(Editor's note: This story has been corrected to clarify that the drug-and-alcohol-counseling company referenced below is named AAC Holdings and has a ticker symbol of AAC. It is not ACC, which is the ticker symbol of an unrelated stock, American Campus Communities.)
If I didn't already enjoy some wine in the evening, Stanley Druckenmiller's recent uber-bearish presentation at the Sohn conference would have made me take up drinking -- and here are two stocks to sell if you agree with him.
Now, I know that many "perma-bulls" will point out all of the reasons why Druckenmiller is wrong to be so bearish, but how many of them have earned 30% a year over their careers (as Druckenmiller has)? When someone who's been right a lot makes a major call, it's borderline foolish not to at least consider the person's point of view.
Druckenmiller summed up his bearish thesis at the conference by saying:
"If we have borrowed more from our future than any time in history and markets value the future, we should be selling at a discount, not a premium to historic valuations.
It is hard to avoid the comparison with 1982, when the market sold for 7x depressed earnings with dozens of rate cuts and productivity rising going forward vs. 18x inflated earnings, productivity declining and no further ammo on interest rates."
I have a hard time arguing with those conclusions, especially in light of the lack of safe, cheap stocks available today. In fact, I think most of us should spend at least as much time looking for stocks that can lead the way lower as we do searching for today's hard-to-find bargains.
So, I recently screened for companies that trade at high multiples but have deteriorating financial conditions and prospects.
I searched for companies that trade at 40x or more earnings and have Piotroski F-scores of 4 or lower (indicating that their intermediate outlook is poor). But I eliminated names that trade below book value, so as to avoid selling stocks that might have undervalued assets and could be bargains.
The list I came up with are stocks that could be disasters if the market turns lower for a sustained period. Let's check some out:
AAC Holdings (AAC)
This firm is in what would appear to be a growth industry, offering drug- and alcohol-addiction services on both an inpatient and outpatient basis.
AAC operate 26 facilities around the United States and is in growth mode. It's been acquiring and/or building new facilities and has seen increases in admissions over the past year.
Now, I have no doubt that with addiction problems growing, the firm can increase admissions going forward. However, I'm not sure AAC can make much money doing so. Profit margins are currently below 5%, and the company only has a single-digit return on equity in spite of its growth.
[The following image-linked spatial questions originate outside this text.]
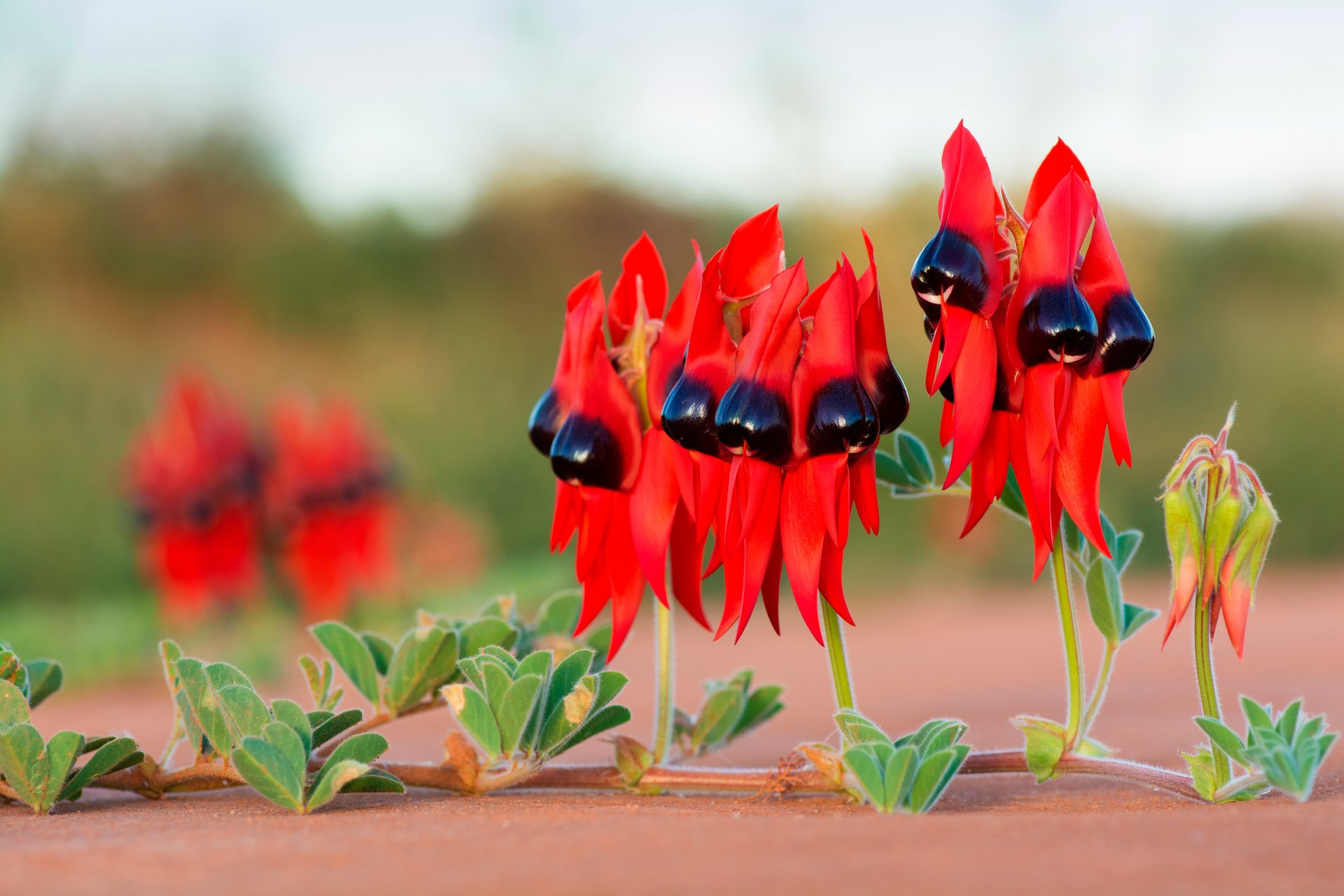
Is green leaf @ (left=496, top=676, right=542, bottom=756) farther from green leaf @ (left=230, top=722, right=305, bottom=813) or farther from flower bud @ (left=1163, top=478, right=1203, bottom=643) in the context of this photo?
flower bud @ (left=1163, top=478, right=1203, bottom=643)

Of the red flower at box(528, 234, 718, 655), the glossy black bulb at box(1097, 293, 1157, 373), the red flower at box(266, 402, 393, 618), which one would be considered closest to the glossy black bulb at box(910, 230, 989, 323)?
the glossy black bulb at box(1097, 293, 1157, 373)

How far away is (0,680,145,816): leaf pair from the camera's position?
4.33 ft

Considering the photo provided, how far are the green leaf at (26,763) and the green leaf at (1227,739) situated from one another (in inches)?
41.0

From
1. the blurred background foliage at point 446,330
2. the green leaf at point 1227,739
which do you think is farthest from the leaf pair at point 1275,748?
the blurred background foliage at point 446,330

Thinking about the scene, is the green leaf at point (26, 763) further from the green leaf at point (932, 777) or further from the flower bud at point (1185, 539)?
the flower bud at point (1185, 539)

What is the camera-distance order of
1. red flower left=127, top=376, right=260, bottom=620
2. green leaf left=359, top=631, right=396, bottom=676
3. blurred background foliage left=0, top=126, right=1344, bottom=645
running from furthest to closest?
blurred background foliage left=0, top=126, right=1344, bottom=645 < red flower left=127, top=376, right=260, bottom=620 < green leaf left=359, top=631, right=396, bottom=676

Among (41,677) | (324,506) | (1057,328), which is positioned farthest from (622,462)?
(324,506)

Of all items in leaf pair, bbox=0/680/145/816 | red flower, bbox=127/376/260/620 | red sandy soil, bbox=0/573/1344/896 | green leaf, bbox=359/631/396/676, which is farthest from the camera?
red flower, bbox=127/376/260/620

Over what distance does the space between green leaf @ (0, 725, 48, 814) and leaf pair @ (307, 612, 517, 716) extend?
26 cm

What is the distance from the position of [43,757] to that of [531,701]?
0.48 m

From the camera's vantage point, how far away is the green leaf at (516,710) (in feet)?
4.13

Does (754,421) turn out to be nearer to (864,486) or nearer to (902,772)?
(864,486)

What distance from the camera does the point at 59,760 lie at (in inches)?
52.8

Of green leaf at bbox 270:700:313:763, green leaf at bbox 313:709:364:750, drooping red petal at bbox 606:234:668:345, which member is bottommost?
green leaf at bbox 313:709:364:750
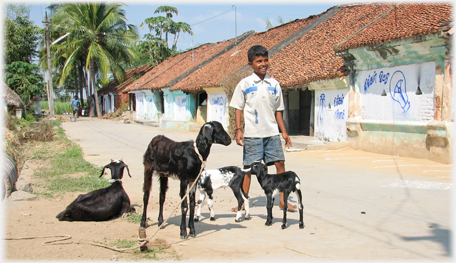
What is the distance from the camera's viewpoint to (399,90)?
11602 millimetres

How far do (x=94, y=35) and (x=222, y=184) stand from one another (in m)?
37.6

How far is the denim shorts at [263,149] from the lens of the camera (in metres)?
5.54

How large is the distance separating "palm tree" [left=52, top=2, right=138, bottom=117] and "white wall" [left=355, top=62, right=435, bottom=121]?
30.5 metres

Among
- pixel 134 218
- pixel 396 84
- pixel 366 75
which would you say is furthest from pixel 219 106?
pixel 134 218

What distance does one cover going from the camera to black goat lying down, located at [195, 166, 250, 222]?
5176 millimetres

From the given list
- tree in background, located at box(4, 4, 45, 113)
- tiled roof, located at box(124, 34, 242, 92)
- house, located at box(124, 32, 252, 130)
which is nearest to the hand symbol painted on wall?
house, located at box(124, 32, 252, 130)

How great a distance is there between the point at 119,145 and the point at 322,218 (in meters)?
11.9

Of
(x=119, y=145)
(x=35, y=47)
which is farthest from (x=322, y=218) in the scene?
(x=35, y=47)

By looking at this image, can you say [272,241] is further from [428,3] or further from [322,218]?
[428,3]

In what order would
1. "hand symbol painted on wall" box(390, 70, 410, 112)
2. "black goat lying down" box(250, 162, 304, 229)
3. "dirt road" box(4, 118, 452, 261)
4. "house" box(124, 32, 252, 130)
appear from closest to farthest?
"dirt road" box(4, 118, 452, 261)
"black goat lying down" box(250, 162, 304, 229)
"hand symbol painted on wall" box(390, 70, 410, 112)
"house" box(124, 32, 252, 130)

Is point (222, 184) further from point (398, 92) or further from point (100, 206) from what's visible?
point (398, 92)

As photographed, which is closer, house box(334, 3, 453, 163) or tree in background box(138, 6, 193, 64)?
house box(334, 3, 453, 163)

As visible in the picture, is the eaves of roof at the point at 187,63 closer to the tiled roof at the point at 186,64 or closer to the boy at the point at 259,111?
the tiled roof at the point at 186,64

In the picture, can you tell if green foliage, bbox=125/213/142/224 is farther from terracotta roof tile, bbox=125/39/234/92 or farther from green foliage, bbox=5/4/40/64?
green foliage, bbox=5/4/40/64
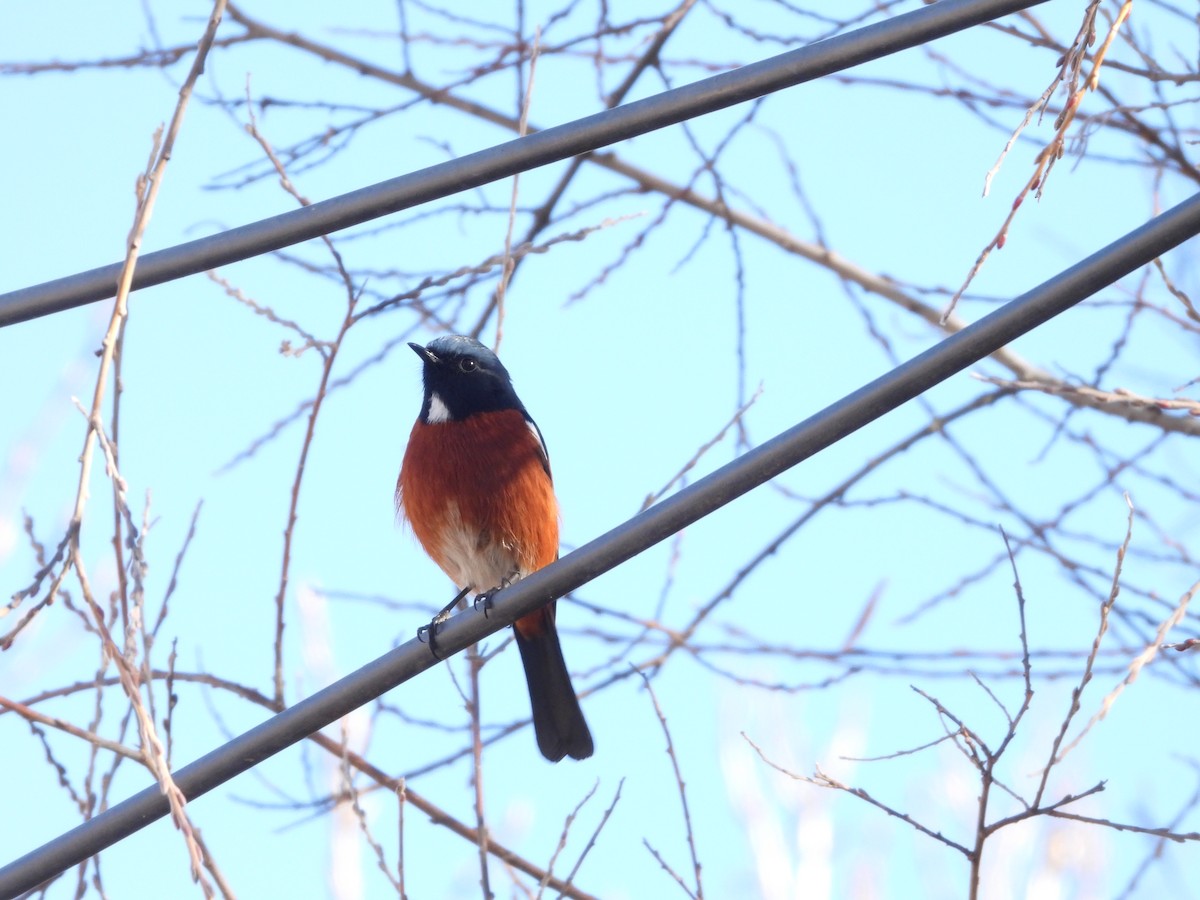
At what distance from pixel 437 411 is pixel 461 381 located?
7.1 inches

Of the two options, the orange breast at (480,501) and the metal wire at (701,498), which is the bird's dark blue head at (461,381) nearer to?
the orange breast at (480,501)

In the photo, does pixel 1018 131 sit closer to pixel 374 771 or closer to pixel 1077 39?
pixel 1077 39

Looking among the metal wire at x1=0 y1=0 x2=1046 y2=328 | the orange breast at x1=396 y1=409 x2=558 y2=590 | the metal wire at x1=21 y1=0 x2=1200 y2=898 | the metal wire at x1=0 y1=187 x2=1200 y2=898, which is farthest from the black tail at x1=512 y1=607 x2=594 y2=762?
the metal wire at x1=0 y1=0 x2=1046 y2=328

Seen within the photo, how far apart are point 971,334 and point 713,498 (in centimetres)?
55

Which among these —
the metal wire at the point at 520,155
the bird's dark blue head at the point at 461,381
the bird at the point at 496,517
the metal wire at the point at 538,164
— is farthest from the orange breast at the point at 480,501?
the metal wire at the point at 520,155

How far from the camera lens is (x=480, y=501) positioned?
199 inches

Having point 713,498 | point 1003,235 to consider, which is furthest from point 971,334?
point 713,498

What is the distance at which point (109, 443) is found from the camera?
274 cm

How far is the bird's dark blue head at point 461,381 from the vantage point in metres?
5.44

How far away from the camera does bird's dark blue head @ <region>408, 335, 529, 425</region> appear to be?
17.9ft

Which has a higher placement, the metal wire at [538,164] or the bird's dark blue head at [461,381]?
the bird's dark blue head at [461,381]

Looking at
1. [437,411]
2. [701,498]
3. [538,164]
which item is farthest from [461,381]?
[701,498]

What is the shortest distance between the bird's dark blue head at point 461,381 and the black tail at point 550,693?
2.75 feet

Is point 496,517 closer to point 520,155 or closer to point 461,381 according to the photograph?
point 461,381
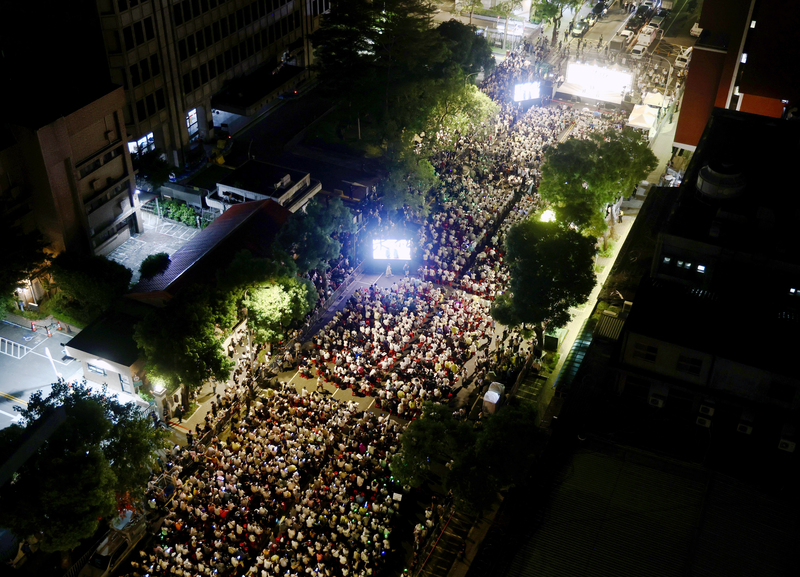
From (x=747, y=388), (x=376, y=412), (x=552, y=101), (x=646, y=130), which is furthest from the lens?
(x=552, y=101)

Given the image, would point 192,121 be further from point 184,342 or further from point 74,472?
point 74,472

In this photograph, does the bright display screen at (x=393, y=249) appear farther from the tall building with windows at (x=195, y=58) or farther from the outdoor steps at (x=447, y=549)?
the tall building with windows at (x=195, y=58)

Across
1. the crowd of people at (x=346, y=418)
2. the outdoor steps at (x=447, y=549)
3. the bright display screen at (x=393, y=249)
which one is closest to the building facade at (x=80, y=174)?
the crowd of people at (x=346, y=418)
AAC also has a lot of debt on its balance sheet, with a debt-to-equity ratio of almost 1.0. And the firm's F-score is just 2, which means you're paying a lot for what's an average business at best.
The stock's current price-to-earnings ratio is also a hefty 44, while the forward P/E is 22. In other words, the shares are already priced for perfection -- but there's a lot that can wrong for AAC. So, I see no reason to own this stock at current prices.
Limoneira Co. (LMNR)
When life hands you lemons, sometimes all that you get is lemons -- and that could turn out to be the case for agriculture firm Limoneira Co.
LMNR's primary product is lemons, although it does have orange and avocado operations as well. The company also leases residential and commercial properties, while another division does real estate development.
However, most of Limoneira's operations are in California, where water for farms is a serious concern. Management addressed this issue in its latest 10K filing, saying that "if the current drought conditions persist or worsen or if regulatory responses to such conditions limit our access to water, our business could be negatively impacted by these conditions and responses in terms of access to water and/or cost of water."
LMNR's F-score is just 3, indicating poor prospects. But the stock's earnings multiple is sky-high at 64x trailing-twelve-month profits and 34x projected forward results.
The Bottom Line
I don't know if Stanley Druckenmiller will be proven correct about the market's direction, but I do know that he's been right a lot more than he's been wrong.
And if he's right this time, I don't want to be caught owning stocks that combine poor fundamentals with high multiples!